%\VignetteIndexEntry{pedgene_manual}
%\VignetteDepends{pedgene}
%\VignetteKeywords{pedigree, variant, kinship}
%\VignettePackage{pedgene}

%**************************************************************************
%
% # $Id:$
% $Revision:  $
% $Author: Jason Sinnwell$
% $Date:  $

\documentclass[letterpaper]{article}

\usepackage{Sweave}
\textwidth 7.5in
\textheight 8.9in
\topmargin  0.1in
\headheight 0.0in
\headsep 0.0in
\oddsidemargin  -30pt
\evensidemargin  -30pt

<<desc, include=FALSE, echo=FALSE>>=
options(width = 100)
desc <- packageDescription("pedgene")
@

\title{pedgene package vignette \\ 
        Version \Sexpr{desc$Version}}
\author{Jason Sinnwell and Daniel Schaid}
\begin{document}
\maketitle

\section{Introduction}
This document is a brief tutorial for the pedgene package, which implements methods described
in Schaid et al., 2013~\cite{Schaid}, entitled {\sl ``Multiple Genetic Variant Association 
  Testing by Collapsing and Kernel Methods With Pedigree or Population Structured Data''}.   

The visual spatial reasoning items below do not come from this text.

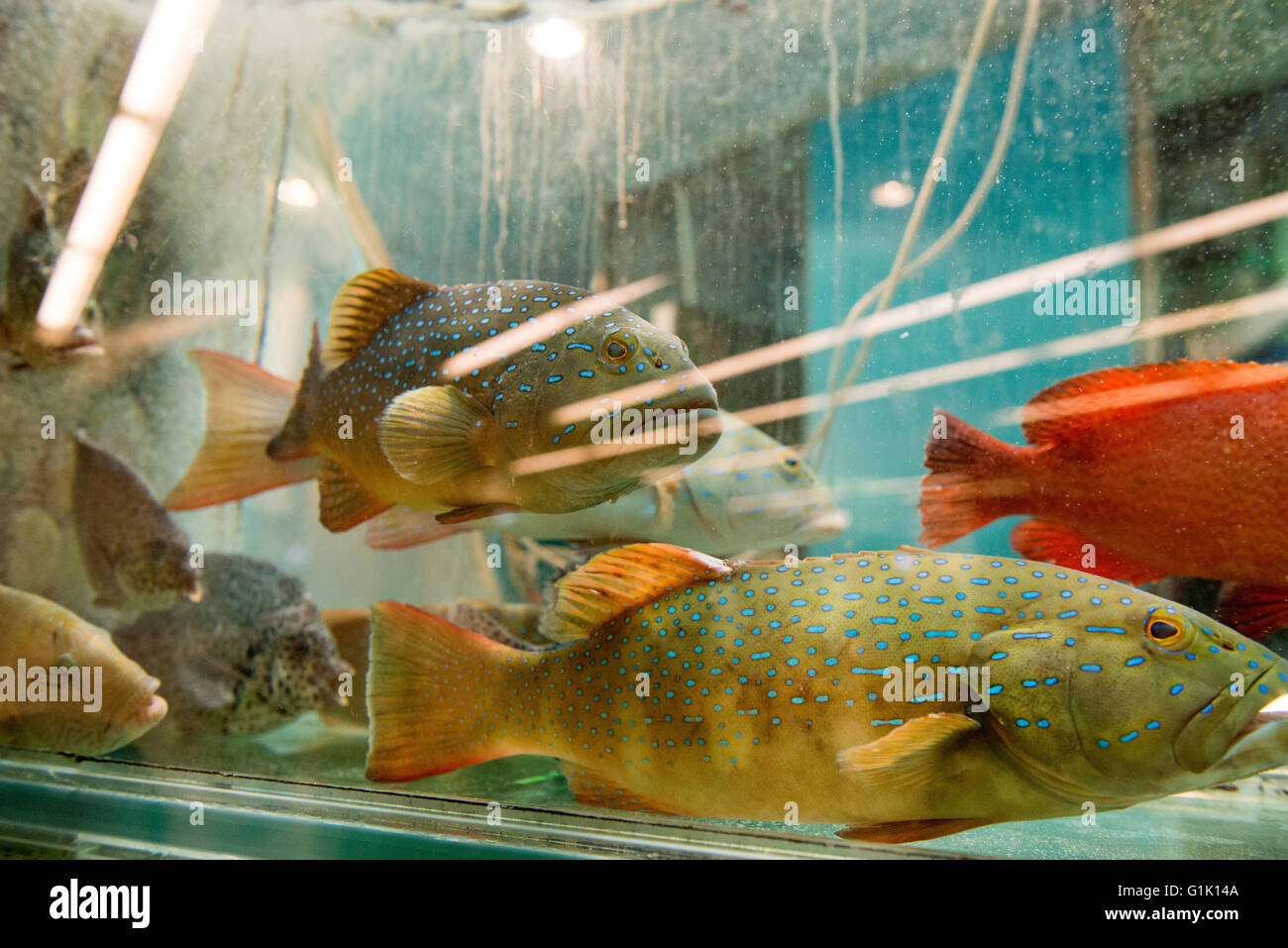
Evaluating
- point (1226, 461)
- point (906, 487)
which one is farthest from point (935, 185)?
point (1226, 461)

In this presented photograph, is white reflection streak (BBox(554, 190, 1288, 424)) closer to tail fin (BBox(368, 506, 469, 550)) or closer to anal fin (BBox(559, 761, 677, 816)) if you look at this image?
tail fin (BBox(368, 506, 469, 550))

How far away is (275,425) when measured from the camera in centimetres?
239

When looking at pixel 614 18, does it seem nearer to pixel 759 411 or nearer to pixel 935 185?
pixel 935 185

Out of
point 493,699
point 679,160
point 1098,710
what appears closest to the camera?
point 1098,710

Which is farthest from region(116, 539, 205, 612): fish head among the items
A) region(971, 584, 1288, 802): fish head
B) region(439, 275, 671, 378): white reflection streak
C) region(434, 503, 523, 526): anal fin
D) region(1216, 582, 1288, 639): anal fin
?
region(1216, 582, 1288, 639): anal fin

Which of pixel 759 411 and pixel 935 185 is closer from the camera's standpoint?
pixel 935 185

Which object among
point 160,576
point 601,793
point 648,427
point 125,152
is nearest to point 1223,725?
point 648,427

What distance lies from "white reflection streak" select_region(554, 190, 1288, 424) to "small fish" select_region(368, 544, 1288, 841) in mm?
1215

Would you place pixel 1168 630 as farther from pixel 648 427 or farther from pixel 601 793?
pixel 601 793

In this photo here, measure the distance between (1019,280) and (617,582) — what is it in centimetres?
199

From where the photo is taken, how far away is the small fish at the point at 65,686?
2477 mm

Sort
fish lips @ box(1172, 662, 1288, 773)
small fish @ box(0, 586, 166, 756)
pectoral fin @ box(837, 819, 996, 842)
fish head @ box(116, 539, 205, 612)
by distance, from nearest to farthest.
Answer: fish lips @ box(1172, 662, 1288, 773)
pectoral fin @ box(837, 819, 996, 842)
small fish @ box(0, 586, 166, 756)
fish head @ box(116, 539, 205, 612)

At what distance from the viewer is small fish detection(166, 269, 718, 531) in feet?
5.30

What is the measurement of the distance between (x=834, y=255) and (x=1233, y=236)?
52.3 inches
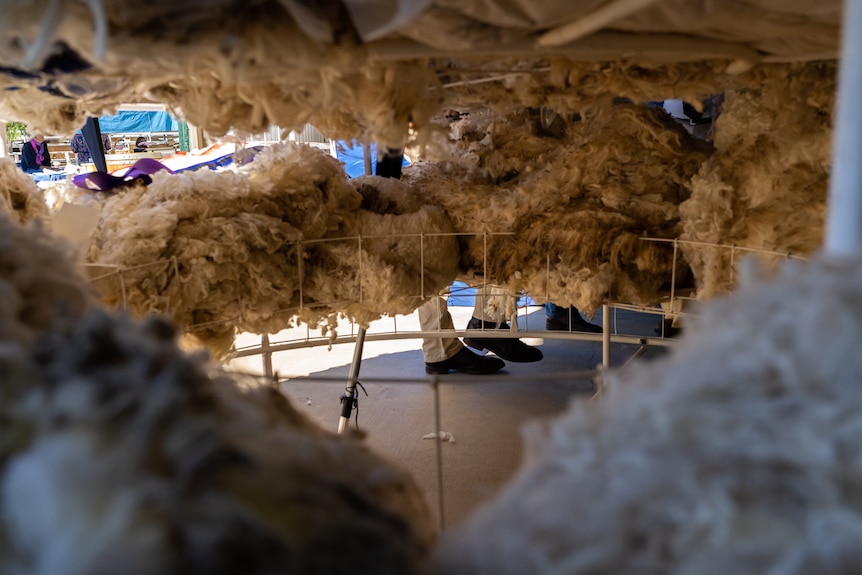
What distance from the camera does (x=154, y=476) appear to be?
25cm

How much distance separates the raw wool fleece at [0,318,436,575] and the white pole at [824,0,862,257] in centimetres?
24

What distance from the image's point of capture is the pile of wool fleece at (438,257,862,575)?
24cm

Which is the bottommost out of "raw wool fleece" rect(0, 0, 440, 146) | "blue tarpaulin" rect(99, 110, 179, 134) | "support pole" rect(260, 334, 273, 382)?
"support pole" rect(260, 334, 273, 382)

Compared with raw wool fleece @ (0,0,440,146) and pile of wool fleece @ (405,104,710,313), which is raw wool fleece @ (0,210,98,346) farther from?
pile of wool fleece @ (405,104,710,313)

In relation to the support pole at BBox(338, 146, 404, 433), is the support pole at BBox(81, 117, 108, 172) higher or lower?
higher

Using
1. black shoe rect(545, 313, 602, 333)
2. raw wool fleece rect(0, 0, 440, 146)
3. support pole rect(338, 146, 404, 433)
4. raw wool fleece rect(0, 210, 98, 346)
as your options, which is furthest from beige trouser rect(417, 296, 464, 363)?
raw wool fleece rect(0, 210, 98, 346)

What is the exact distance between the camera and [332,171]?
119 centimetres

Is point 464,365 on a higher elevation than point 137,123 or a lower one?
lower

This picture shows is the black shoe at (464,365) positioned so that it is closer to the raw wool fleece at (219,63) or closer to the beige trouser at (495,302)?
the beige trouser at (495,302)

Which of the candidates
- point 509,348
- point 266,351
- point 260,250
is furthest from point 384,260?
point 509,348

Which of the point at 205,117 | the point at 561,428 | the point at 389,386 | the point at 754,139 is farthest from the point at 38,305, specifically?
the point at 389,386

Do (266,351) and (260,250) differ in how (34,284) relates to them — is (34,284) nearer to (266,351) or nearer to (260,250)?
(260,250)

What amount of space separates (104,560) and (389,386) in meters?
1.80

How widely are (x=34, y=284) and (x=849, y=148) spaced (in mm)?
420
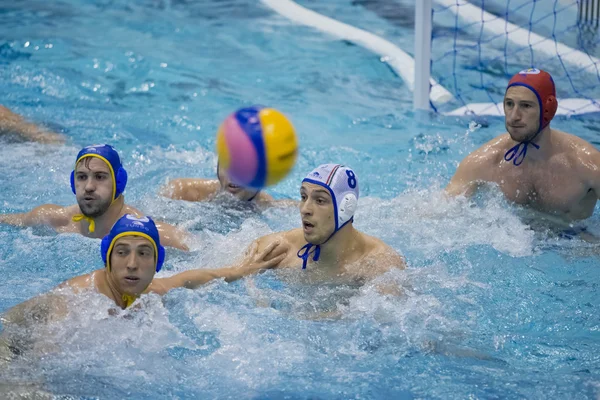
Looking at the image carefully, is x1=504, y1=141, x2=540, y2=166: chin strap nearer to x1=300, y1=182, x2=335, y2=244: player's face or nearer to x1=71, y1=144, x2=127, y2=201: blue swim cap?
x1=300, y1=182, x2=335, y2=244: player's face

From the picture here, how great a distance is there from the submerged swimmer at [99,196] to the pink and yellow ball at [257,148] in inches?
36.0

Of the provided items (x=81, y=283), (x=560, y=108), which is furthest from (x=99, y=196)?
(x=560, y=108)

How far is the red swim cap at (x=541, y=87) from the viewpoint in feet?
19.9

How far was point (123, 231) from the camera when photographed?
455 cm

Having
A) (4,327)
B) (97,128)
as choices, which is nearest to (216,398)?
(4,327)

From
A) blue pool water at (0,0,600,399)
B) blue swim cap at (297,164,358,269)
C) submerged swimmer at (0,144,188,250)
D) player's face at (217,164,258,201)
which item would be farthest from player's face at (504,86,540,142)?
submerged swimmer at (0,144,188,250)

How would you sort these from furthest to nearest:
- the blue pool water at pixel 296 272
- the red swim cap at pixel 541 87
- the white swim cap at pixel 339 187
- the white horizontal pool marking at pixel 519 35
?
1. the white horizontal pool marking at pixel 519 35
2. the red swim cap at pixel 541 87
3. the white swim cap at pixel 339 187
4. the blue pool water at pixel 296 272

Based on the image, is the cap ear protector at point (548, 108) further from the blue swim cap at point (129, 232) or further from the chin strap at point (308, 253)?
the blue swim cap at point (129, 232)

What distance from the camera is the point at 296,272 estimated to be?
5203 mm

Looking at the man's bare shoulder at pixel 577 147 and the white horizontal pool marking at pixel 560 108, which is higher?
the white horizontal pool marking at pixel 560 108

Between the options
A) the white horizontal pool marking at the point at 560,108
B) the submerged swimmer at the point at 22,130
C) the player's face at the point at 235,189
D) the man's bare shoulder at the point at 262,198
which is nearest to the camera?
the player's face at the point at 235,189

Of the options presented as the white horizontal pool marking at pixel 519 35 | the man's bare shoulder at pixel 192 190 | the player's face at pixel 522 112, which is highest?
the white horizontal pool marking at pixel 519 35

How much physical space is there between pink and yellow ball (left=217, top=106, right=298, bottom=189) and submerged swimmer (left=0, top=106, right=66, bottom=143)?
353 centimetres

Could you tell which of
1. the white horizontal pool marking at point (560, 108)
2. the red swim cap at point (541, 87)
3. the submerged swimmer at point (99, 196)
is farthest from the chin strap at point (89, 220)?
the white horizontal pool marking at point (560, 108)
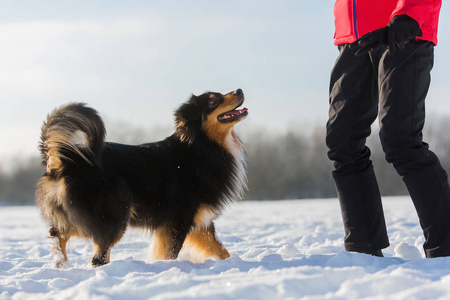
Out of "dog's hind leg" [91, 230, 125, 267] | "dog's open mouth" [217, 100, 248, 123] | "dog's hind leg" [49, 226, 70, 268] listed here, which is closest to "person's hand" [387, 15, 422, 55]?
"dog's open mouth" [217, 100, 248, 123]

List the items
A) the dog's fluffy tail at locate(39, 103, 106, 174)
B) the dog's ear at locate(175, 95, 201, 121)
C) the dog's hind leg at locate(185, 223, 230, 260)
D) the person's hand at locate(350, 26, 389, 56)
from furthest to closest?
the dog's ear at locate(175, 95, 201, 121), the dog's hind leg at locate(185, 223, 230, 260), the dog's fluffy tail at locate(39, 103, 106, 174), the person's hand at locate(350, 26, 389, 56)

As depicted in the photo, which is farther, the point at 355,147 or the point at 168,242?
the point at 168,242

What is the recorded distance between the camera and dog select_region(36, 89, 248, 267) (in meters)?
3.36

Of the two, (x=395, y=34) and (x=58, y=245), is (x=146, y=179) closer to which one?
(x=58, y=245)

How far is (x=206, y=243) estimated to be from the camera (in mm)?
3943

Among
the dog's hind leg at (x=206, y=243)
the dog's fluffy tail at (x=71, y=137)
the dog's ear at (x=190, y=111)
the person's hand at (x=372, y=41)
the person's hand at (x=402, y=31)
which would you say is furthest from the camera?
the dog's ear at (x=190, y=111)

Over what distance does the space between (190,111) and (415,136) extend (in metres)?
2.00

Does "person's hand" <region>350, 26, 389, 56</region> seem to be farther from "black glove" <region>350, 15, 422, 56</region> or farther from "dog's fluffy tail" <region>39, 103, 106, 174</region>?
A: "dog's fluffy tail" <region>39, 103, 106, 174</region>

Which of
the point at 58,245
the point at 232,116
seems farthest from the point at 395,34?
the point at 58,245

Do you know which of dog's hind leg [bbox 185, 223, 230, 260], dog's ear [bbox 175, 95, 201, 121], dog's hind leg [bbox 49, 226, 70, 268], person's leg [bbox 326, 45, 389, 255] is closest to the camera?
person's leg [bbox 326, 45, 389, 255]

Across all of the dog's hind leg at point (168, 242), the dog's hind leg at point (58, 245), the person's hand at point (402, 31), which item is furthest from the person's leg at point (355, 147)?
the dog's hind leg at point (58, 245)

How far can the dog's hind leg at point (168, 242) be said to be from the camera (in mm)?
3605

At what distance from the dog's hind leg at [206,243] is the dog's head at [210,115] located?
0.84 metres

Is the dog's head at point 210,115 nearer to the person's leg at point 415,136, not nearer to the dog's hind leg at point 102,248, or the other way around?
the dog's hind leg at point 102,248
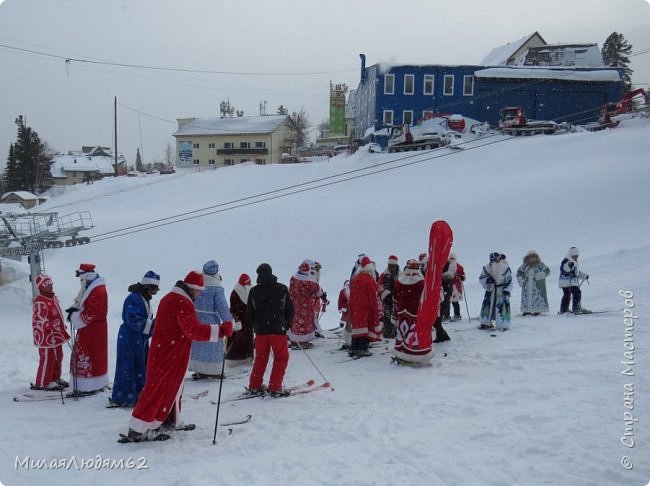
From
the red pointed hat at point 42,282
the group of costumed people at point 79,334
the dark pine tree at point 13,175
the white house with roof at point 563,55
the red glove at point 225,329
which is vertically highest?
the white house with roof at point 563,55

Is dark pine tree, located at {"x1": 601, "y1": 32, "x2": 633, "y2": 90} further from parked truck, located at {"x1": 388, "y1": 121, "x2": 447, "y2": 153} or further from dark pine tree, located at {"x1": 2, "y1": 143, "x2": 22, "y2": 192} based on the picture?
dark pine tree, located at {"x1": 2, "y1": 143, "x2": 22, "y2": 192}

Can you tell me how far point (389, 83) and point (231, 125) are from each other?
22.8m

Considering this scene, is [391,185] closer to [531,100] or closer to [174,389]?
[531,100]

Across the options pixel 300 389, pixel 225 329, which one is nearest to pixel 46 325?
pixel 225 329

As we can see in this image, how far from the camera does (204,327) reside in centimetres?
461

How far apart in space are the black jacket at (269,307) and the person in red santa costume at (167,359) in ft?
3.77

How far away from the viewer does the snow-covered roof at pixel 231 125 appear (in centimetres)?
5428

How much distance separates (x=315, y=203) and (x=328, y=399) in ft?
70.0

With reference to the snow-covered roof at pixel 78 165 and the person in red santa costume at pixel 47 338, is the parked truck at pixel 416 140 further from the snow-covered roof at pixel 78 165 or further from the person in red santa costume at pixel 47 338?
the snow-covered roof at pixel 78 165

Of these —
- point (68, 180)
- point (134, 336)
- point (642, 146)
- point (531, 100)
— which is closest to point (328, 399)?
point (134, 336)

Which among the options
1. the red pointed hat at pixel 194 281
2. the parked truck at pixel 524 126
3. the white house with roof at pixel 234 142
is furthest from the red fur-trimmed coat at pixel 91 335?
the white house with roof at pixel 234 142

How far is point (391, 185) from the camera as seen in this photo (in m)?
27.8

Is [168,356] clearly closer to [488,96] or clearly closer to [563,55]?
[488,96]

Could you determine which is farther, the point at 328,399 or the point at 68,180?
the point at 68,180
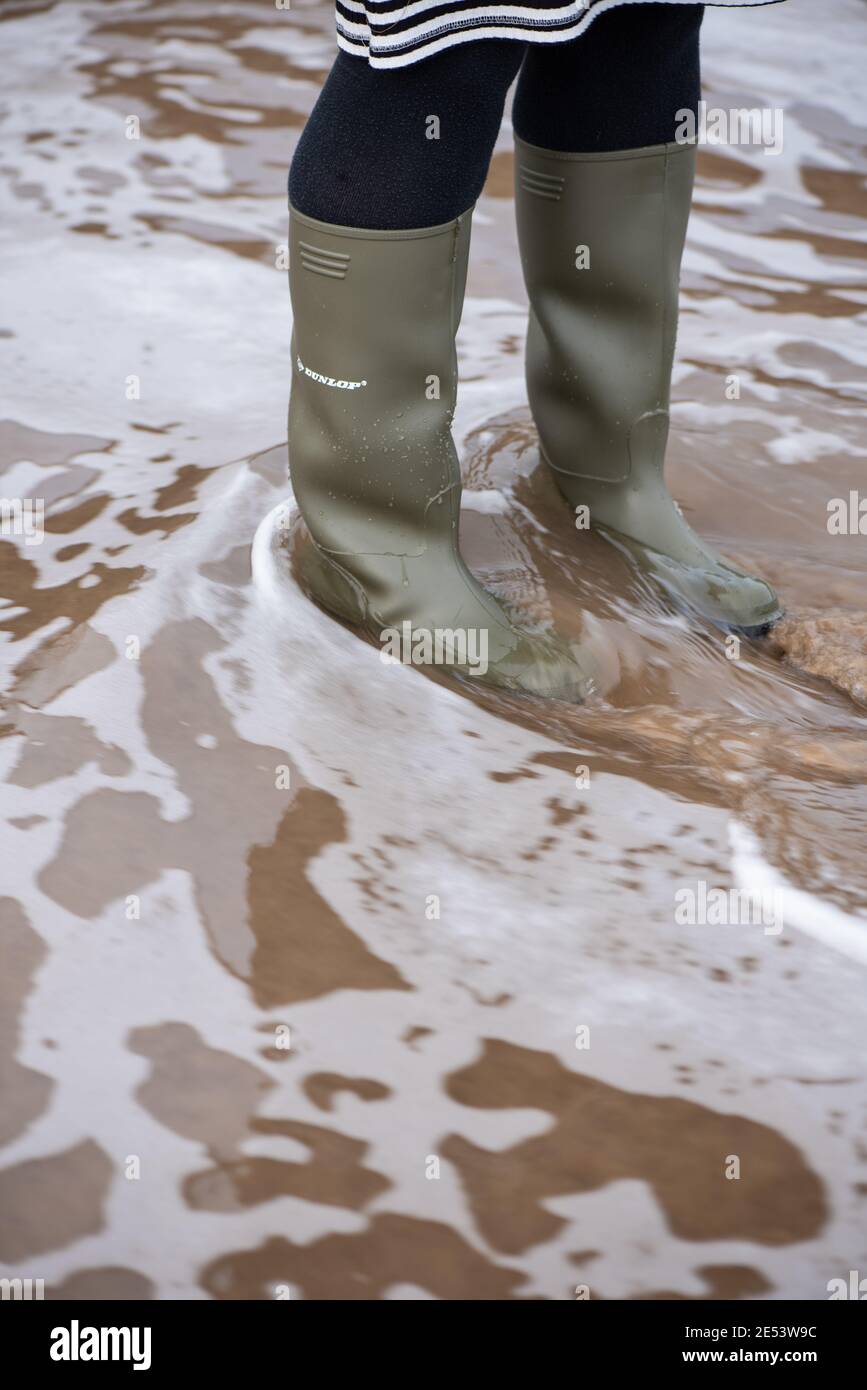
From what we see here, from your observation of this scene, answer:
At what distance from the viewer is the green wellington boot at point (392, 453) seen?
1.03m

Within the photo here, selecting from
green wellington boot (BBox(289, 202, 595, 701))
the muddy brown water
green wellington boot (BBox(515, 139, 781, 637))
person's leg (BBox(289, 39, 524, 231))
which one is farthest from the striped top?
the muddy brown water

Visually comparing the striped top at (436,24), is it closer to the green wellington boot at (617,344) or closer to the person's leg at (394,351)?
the person's leg at (394,351)

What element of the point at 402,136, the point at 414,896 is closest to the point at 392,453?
the point at 402,136

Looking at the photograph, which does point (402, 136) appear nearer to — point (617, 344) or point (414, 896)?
point (617, 344)

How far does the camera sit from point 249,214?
90.6 inches

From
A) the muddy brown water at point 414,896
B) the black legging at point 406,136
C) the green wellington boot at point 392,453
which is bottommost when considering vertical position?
the muddy brown water at point 414,896

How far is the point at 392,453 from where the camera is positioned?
1.10 metres

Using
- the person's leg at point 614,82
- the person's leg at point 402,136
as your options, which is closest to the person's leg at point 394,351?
the person's leg at point 402,136

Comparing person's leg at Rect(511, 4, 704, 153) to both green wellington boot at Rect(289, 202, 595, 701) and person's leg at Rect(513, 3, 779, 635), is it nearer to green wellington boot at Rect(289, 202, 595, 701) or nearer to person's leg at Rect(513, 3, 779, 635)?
person's leg at Rect(513, 3, 779, 635)

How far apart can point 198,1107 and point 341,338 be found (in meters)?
0.63

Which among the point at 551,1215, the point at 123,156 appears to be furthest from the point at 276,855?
the point at 123,156

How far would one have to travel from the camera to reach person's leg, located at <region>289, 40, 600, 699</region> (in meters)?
0.99

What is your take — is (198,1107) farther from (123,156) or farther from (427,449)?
(123,156)

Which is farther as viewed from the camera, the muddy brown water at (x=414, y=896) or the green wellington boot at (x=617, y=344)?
the green wellington boot at (x=617, y=344)
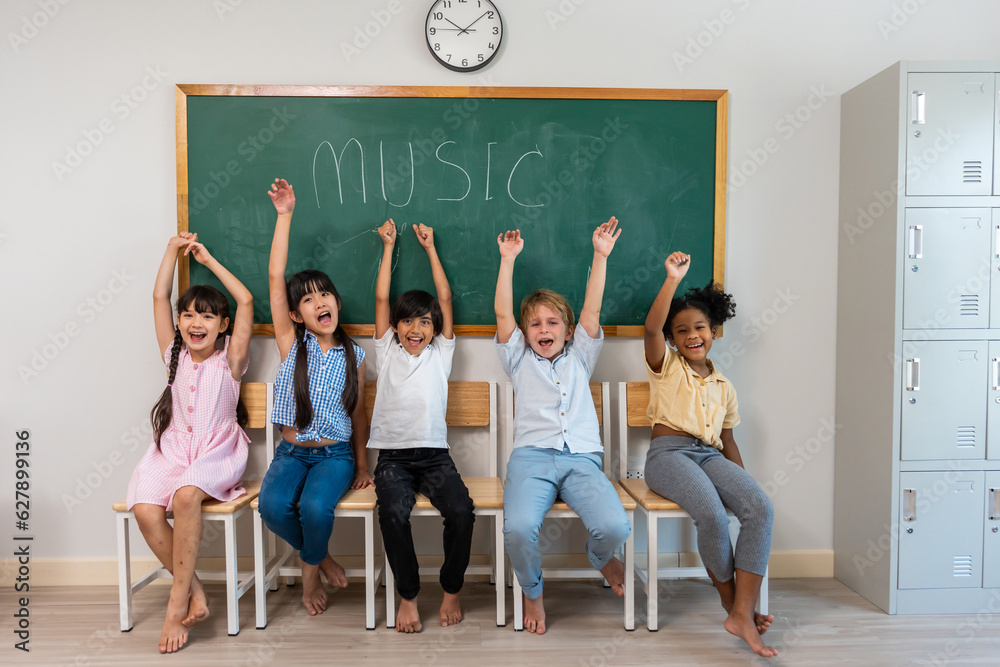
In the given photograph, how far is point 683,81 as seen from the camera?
235cm

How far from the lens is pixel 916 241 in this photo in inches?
80.9

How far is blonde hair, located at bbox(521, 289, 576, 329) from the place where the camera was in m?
2.16

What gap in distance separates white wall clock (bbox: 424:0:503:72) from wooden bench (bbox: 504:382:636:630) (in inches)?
51.9

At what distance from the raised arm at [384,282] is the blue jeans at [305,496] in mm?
511

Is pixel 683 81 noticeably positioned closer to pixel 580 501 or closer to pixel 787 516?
pixel 580 501

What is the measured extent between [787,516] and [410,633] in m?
1.62

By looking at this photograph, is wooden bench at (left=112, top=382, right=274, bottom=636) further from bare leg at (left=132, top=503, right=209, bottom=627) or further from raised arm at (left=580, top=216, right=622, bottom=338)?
raised arm at (left=580, top=216, right=622, bottom=338)

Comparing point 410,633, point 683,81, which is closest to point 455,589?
point 410,633

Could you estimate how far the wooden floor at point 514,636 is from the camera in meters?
1.78

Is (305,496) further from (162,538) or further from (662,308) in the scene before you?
(662,308)

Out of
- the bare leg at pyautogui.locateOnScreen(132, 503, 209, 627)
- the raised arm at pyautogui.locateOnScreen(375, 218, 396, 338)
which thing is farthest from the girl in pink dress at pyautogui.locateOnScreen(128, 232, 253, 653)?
the raised arm at pyautogui.locateOnScreen(375, 218, 396, 338)

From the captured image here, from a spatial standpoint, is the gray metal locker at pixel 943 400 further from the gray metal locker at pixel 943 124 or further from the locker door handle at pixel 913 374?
the gray metal locker at pixel 943 124

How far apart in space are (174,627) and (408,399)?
3.40ft

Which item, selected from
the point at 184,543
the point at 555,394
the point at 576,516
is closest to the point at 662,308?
the point at 555,394
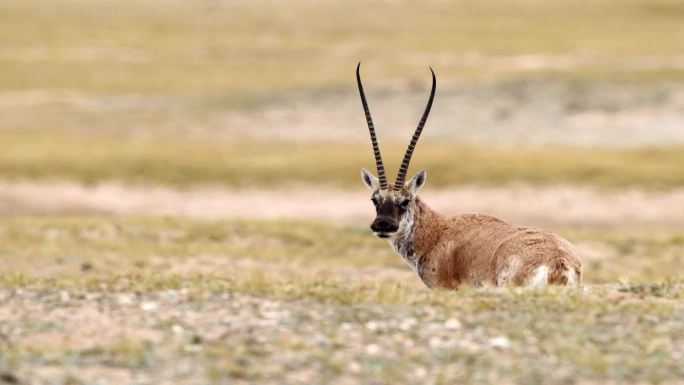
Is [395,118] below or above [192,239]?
above

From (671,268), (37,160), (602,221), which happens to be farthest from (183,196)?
(671,268)

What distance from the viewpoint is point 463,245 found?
53.0 feet

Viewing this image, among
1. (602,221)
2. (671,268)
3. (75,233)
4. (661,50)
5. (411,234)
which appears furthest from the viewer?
(661,50)

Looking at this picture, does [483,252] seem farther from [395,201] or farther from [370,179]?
[370,179]

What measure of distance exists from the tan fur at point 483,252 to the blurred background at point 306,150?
1.05 metres

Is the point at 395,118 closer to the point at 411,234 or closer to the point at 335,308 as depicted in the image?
the point at 411,234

We begin by showing the data structure and requirements of the input data, and continue with 
examples on running the method.  If the pedgene package is not loaded, load it now.

<<echo=TRUE, eval=TRUE>>=
library(pedgene)
@


\section{Example Data}
Three example data frames are provided within the pedgene package: 
\begin{itemize}
\item{\em example.ped: }{ data.frame with columns ped, person, father, mother, sex, and trait;
        for 3 families of 10 subjects each, and 9 unrelated subjects}
\item{\em example.geno:}{ data.frame with ped and person to match lines to example.ped, and 
  minor allele count for 20 simulated variant positions}
\item{\em example.map: }{data frame with columns for gene name and chromosome matching 
  columns in example.geno}
\end{itemize}

\noindent Load the example data and look at some of the values.

<<exdata>>=
data(example.ped)
example.ped[c(1:10,31:39),]
data(example.geno)
dim(example.geno)
example.geno[,c(1:2,10:14)]
data(example.map)
example.map
@ 

Note the following features:
\begin{itemize}
\item The pedigree data has more subjects than subjects that have genotypes, to keep
  pedigrees connected.
\item Subjects with genotype data are matched to the pedigree data by the ped 
  and person IDs in both data sets
\item The number of non-id columns in the genotype data frame must match the number 
  of rows in the map data frame
\item The two genes provided are actually the same simulated data, but we show they are 
  analyzed differently for chromosome 1 versus chromosome X
\end{itemize}

\section{Case-Control}

\subsection*{No covariate adjustment}

We perform a typical use of pedgene with default settings on the case-control
status provided in the example data.

<<ccbase>>=
pg.cc <- pedgene(ped=example.ped, geno=example.geno, map=example.map)

print(pg.cc)
@ 


\noindent The results show the output for the two genes in a table, 
containing gene, chromosome, the number of variants used, the non-informative variants 
that were removed, the kernel statistic and p-value, and the burden 
statistic and p-value.  The kernel p-value is calculated using Kounen's saddlepoint 
method~\cite{Kounen}, and the burden p-value is based on the normal distribution.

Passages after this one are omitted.